### Aufgaben:
(A) Gib den Textauszug über den Raspberry ab "Man habe die" bis einschließlich "(siehe diesen Blogpost)." noch einmal wieder und tausche dabei "Nachfrage" gegen "Begeisterung" aus.
(B) Setze den Textauszug über den Ansturm auf den Raspberry nach seinem letzten Satz fort.

### Textauszug:

##############################

Man habe die Beschränkung auf einen Raspberry pro Kunde fallen gelassen, gibt die Raspberry Foundation auf ihrer Webseite bekannt. Beide Partner, die für die Herstellung des Mini-PCs (siehe den Testbericht im Linux-Magazin) zuständig seien. Farnell und RS Components hätten mittlerweile ihre Kapazitäten aufgestockt, um der überwältigenden Nachfrage gerecht zu werden. Das war auch bitter nötig, nachdem schon die Webseiten der Distributoren dem Ansturm von Kunden nicht standgehalten hatten - trotz ausdrücklicher Warnung der Foundation. Bestellungen gerieten da zum Hindernislauf, der phasenweise an Karl Valentins Buchbinder Wanninger oder Homers Odyssee erinnerte (siehe diesen Blogpost).

##############################

### Gegebene Daten:

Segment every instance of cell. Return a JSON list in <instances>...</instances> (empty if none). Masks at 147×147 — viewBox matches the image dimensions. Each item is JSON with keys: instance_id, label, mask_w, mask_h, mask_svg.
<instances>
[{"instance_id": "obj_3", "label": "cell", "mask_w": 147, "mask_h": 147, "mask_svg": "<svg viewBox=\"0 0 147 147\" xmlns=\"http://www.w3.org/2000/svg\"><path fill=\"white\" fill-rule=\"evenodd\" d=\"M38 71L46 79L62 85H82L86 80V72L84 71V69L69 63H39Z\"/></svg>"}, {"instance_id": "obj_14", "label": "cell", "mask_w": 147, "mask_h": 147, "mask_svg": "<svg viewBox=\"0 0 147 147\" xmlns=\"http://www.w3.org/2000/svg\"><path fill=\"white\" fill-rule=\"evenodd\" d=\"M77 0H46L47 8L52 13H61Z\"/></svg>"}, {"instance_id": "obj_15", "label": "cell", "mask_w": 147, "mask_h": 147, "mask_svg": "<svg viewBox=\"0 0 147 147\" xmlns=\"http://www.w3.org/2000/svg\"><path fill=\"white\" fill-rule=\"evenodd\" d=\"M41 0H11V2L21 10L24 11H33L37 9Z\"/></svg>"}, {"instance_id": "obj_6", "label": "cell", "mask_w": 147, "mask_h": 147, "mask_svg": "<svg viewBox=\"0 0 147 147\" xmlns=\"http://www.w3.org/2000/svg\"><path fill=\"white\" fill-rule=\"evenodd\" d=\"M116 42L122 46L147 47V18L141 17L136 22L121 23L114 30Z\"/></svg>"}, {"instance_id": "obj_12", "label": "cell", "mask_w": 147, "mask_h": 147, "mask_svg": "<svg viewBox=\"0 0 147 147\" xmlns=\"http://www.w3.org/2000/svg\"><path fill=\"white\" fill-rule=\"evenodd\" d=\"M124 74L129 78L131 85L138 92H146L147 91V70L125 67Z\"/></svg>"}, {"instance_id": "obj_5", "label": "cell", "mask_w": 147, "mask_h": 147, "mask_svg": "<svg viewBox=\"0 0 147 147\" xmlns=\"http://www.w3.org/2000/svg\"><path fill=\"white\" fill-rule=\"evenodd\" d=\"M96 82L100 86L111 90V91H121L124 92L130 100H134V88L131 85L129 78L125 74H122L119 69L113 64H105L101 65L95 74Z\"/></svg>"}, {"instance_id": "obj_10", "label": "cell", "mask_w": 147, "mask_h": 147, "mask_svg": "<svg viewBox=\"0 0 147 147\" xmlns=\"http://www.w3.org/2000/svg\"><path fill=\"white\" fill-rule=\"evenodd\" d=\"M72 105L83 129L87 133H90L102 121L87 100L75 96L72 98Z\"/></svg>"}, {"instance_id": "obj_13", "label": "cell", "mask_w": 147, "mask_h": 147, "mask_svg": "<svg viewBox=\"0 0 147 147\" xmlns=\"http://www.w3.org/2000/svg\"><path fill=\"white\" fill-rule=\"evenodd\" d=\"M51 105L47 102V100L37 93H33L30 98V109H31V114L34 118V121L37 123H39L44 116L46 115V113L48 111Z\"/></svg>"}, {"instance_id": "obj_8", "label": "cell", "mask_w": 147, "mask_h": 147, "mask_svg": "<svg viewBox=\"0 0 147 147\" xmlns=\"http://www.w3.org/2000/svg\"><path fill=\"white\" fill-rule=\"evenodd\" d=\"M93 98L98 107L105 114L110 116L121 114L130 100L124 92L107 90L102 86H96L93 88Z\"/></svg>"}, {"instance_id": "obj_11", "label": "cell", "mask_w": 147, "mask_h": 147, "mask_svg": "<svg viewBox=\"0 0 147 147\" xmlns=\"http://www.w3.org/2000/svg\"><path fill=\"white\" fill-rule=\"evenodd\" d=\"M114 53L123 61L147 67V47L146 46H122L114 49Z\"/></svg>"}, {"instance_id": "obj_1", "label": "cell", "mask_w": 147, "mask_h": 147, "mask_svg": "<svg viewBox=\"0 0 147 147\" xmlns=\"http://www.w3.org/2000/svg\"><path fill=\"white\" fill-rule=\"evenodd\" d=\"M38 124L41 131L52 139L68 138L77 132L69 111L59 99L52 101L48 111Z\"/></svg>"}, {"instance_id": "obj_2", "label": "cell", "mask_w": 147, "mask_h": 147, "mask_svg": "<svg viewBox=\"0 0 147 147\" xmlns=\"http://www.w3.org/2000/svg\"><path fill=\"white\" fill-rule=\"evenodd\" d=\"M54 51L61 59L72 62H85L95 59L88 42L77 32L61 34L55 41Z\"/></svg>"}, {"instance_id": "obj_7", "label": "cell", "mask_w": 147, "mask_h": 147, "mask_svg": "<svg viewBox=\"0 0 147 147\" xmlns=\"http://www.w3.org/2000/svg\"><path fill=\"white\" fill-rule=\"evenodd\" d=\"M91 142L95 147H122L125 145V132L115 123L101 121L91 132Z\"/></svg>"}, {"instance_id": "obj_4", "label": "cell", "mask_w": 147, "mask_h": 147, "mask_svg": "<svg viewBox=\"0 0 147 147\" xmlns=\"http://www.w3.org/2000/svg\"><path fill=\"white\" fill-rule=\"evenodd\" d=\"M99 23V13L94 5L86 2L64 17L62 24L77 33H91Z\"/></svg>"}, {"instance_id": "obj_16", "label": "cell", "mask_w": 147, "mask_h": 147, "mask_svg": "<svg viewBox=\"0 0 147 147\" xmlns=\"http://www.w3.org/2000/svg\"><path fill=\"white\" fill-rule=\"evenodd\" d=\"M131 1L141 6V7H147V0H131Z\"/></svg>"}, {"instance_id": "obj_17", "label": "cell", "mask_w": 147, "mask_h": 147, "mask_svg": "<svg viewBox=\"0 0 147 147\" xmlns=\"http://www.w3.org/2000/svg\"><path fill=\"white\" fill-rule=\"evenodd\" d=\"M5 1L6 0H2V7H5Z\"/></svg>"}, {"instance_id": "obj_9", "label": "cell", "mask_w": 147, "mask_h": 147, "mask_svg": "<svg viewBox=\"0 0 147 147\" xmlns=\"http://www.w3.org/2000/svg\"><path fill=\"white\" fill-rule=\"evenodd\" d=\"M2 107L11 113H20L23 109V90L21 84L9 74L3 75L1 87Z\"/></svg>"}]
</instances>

##############################

### Lösungen:
(A)
Man habe die Beschränkung auf einen Raspberry pro Kunde fallen gelassen, gibt die Raspberry Foundation auf ihrer Webseite bekannt. Beide Partner, die für die Herstellung des Mini-PCs (siehe den Testbericht im Linux-Magazin) zuständig seien. Farnell und RS Components hätten mittlerweile ihre Kapazitäten aufgestockt, um der überwältigenden Begeisterung gerecht zu werden. Das war auch bitter nötig, nachdem schon die Webseiten der Distributoren dem Ansturm von Kunden nicht standgehalten hatten - trotz ausdrücklicher Warnung der Foundation. Bestellungen gerieten da zum Hindernislauf, der phasenweise an Karl Valentins Buchbinder Wanninger oder Homers Odyssee erinnerte (siehe diesen Blogpost).

(B)
Gleich mehrere Pi zu bestellen, sei vor allem für Business-Kunden wichtig, schreibt die Foundation, aber auch für Schulen und Bildungseinrichtungen - für die er ursprünglich geplant war. Jetzt sei der richtige Zeitpunkt, einen zu ordern, betonen auch RS Components und Farnell in dem Announcement. Die Firmen rechnen aber offensichtlich dennoch mit einem großen Andrang, zwar sprechen sie davon, mehr Möglichkeiten der Vorausplanung beim Abarbeiten der Bestellungen zu brauchen, Lieferfristen nennen sie jedoch nicht.